DOCUMENTO DE ORIGEN:
>>>

Flandria no pudo sostener el envión de la fecha pasada y sufrió una dura derrota por 2 a 1 ante Deportivo Armenio como visitante. El equipo de Jesús Díaz volvió a mostrar un rendimiento irregular y profundiza su andar errático en el campeonato.
La ilusión de encauzar definitivamente el rumbo tras el último desahogo en el Carlos V duró muy poco. Este sábado, por la fecha 21 del torneo de la Primera B, Flandria viajó a Ingeniero Maschwitz con el objetivo de encadenar su segundo triunfo consecutivo y terminar la primera rueda lo más arriba posible. Sin embargo, se volvió con las manos vacías al caer derrotado por 2 a 1 frente a Deportivo Armenio.

<<<

TAREA A REALIZAR: Copia íntegro el documento de origen, por favor, sin cambiar ni una palabra.

DATOS EN BRUTO:
>>>

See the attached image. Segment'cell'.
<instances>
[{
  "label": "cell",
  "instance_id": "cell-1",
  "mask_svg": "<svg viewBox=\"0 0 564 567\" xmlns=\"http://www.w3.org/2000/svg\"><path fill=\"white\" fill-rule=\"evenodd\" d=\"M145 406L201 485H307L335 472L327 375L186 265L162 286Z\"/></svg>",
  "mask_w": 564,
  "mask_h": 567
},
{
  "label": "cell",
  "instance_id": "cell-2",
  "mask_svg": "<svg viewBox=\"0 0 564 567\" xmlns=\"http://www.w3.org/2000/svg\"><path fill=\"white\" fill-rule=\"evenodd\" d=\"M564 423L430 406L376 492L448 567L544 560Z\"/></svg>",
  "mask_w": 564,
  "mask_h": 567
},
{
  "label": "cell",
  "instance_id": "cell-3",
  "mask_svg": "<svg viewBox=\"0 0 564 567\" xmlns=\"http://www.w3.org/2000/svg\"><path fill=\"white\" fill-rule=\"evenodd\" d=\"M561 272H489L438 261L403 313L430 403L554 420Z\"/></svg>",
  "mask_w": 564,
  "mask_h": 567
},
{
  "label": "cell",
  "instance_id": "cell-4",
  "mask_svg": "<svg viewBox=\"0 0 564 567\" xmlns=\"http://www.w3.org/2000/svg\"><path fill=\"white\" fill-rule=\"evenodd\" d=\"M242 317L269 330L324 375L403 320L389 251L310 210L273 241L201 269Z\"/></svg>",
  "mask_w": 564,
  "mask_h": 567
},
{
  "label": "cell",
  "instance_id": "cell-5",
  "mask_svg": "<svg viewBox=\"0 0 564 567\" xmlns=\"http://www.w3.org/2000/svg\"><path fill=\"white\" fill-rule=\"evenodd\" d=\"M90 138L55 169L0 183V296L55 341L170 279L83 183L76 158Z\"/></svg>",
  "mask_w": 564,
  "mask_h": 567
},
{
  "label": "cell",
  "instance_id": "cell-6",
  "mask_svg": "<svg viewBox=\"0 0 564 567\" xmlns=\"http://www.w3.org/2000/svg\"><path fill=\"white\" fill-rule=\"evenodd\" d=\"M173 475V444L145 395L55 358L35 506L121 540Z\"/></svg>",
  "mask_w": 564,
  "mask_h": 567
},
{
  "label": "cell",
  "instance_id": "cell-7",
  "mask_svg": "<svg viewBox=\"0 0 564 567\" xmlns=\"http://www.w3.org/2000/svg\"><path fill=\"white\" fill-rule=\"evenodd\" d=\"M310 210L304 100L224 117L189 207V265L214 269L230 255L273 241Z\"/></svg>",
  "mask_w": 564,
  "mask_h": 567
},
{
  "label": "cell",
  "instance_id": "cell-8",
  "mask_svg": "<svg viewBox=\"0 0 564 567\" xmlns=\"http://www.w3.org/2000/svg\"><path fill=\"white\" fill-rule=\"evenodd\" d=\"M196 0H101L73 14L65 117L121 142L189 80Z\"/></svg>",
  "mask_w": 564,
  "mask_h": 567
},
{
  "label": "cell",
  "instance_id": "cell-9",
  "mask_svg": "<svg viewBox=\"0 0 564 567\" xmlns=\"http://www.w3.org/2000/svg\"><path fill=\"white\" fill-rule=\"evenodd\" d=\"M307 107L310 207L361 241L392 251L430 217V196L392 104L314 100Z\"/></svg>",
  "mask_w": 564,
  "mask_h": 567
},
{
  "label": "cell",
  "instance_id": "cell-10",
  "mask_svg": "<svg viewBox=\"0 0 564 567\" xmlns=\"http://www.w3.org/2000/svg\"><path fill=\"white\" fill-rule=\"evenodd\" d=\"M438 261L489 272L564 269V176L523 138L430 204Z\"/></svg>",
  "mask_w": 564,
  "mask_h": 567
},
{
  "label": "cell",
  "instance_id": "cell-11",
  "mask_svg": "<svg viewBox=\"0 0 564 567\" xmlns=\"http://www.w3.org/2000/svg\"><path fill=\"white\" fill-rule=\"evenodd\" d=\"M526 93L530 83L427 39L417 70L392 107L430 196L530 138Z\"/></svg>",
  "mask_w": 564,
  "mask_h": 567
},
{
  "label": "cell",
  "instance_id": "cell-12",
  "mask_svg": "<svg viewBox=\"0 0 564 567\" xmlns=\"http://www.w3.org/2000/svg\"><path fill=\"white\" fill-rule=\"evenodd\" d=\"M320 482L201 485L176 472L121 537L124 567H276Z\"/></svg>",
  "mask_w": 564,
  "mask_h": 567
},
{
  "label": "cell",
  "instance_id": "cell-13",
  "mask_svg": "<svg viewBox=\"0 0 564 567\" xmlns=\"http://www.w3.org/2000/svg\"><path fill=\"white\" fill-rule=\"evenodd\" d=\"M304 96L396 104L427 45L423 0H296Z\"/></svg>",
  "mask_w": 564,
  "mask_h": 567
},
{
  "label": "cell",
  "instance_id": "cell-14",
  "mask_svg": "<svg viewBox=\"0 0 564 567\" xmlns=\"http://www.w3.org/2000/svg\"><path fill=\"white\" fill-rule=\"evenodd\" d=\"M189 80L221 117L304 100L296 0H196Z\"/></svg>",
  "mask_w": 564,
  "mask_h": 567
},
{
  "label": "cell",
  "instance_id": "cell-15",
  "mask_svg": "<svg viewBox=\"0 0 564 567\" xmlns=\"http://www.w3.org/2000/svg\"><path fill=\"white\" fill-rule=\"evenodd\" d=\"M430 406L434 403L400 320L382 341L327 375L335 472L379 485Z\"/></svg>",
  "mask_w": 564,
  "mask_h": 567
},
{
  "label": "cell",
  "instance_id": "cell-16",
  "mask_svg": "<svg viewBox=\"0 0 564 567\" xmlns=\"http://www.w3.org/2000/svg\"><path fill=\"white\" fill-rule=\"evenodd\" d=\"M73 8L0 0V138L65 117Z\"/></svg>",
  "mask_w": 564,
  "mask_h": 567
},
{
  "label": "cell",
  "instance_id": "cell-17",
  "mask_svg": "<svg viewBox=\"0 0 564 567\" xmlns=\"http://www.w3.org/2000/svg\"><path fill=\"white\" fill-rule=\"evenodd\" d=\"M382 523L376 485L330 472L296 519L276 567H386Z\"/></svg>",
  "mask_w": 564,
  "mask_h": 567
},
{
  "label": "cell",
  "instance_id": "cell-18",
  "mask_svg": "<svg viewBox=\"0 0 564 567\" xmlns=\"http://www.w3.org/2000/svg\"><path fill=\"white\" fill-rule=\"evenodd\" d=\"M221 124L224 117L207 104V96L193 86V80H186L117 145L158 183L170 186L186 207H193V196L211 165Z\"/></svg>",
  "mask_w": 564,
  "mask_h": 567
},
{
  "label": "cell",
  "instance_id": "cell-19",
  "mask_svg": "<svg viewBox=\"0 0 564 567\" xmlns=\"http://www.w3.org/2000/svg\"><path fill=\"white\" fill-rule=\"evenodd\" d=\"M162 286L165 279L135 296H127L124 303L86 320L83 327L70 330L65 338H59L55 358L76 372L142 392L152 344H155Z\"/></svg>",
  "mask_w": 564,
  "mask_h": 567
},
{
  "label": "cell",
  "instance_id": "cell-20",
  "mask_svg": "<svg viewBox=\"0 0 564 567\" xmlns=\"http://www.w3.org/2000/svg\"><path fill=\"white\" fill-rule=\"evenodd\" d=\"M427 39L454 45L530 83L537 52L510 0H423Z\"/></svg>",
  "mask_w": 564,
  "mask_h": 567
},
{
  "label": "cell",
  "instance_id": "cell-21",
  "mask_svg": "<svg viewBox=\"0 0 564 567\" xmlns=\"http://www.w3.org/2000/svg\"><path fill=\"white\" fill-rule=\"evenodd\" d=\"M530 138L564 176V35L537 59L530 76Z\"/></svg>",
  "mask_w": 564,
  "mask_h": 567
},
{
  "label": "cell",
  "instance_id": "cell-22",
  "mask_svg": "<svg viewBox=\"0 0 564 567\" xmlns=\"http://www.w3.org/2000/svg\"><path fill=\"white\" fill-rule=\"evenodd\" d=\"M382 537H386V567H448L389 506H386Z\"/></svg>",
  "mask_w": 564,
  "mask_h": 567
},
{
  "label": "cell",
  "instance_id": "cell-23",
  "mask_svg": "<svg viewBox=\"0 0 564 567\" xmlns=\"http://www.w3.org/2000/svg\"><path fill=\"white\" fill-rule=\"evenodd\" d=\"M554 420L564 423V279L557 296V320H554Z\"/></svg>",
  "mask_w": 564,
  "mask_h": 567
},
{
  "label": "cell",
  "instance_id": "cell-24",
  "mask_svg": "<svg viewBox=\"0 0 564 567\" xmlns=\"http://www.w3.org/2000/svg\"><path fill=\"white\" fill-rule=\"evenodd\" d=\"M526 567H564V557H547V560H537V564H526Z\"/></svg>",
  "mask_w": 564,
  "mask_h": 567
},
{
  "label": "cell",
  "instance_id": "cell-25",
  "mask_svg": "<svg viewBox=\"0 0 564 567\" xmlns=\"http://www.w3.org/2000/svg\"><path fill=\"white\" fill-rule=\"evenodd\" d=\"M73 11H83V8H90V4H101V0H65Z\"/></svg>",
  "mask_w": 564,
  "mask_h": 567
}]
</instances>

<<<

RESPUESTA ESCRITA:
Flandria no pudo sostener el envión de la fecha pasada y sufrió una dura derrota por 2 a 1 ante Deportivo Armenio como visitante. El equipo de Jesús Díaz volvió a mostrar un rendimiento irregular y profundiza su andar errático en el campeonato.
La ilusión de encauzar definitivamente el rumbo tras el último desahogo en el Carlos V duró muy poco. Este sábado, por la fecha 21 del torneo de la Primera B, Flandria viajó a Ingeniero Maschwitz con el objetivo de encadenar su segundo triunfo consecutivo y terminar la primera rueda lo más arriba posible. Sin embargo, se volvió con las manos vacías al caer derrotado por 2 a 1 frente a Deportivo Armenio.